- TEXTE RETENU:
##########

Nouvelle-Calédonie : Qu’est-ce que le « statut civil de droit coutumier » ?

Nouvelle-Calédonie : Qu’est-ce que le « statut civil de droit coutumier » ?

Le Sénat coutumier ©Gouvernement de la Nouvelle-Calédonie

Ce dimanche 4 novembre, 174 154 électeurs calédoniens sont appelés à s’exprimer sur l’accession à la pleine souveraineté de la Nouvelle-Calédonie. Parmi eux, 80 120 Kanak de statut civil coutumier. Mais qu’entend-on par « statut civil coutumier » ? Et quelle différence avec le statut civil de droit commun. Les réponses avec l’ethnolinguiste Alexandre Juster. 

L’actuel statut coutumier en Nouvelle-Calédonie descend indirectement du statut personnel qu’avaient conservé dans les colonies les autochtones soumis au régime de l’indigénat.

##########

- MATÉRIEL SOURCE:
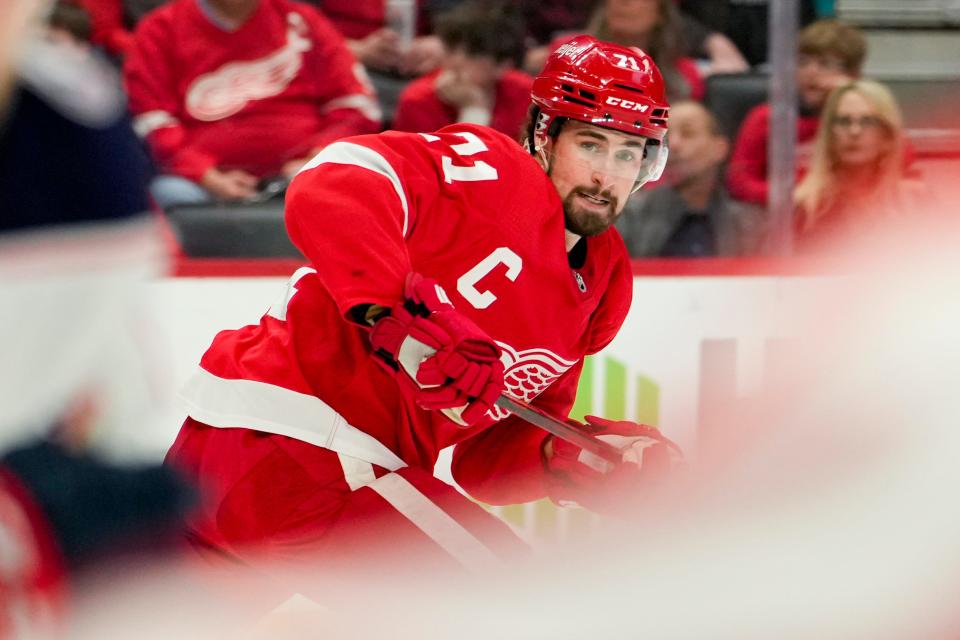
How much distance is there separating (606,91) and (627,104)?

##########

- LISTE DES TÂCHES:
- A) D'après le texte sur le statut coutumier, de quoi l'actuel statut coutumier de Nouvelle-Calédonie tire-t-il son origine ? Répondez en une à trois phrases.
- B) Reproduisez à l'identique le passage du texte sur le statut coutumier qui va de « Ce dimanche 4 » à « l’ethnolinguiste Alexandre Juster. », ces deux extrémités comprises.
Ce matériel est sans rapport avec le texte retenu.

- RÉPONSES ATTENDUES:
- A) L'actuel statut coutumier en Nouvelle-Calédonie descend indirectement du statut personnel. Les autochtones soumis au régime de l'indigénat avaient conservé ce statut dans les colonies.

- B)
Ce dimanche 4 novembre, 174 154 électeurs calédoniens sont appelés à s’exprimer sur l’accession à la pleine souveraineté de la Nouvelle-Calédonie. Parmi eux, 80 120 Kanak de statut civil coutumier. Mais qu’entend-on par « statut civil coutumier » ? Et quelle différence avec le statut civil de droit commun. Les réponses avec l’ethnolinguiste Alexandre Juster.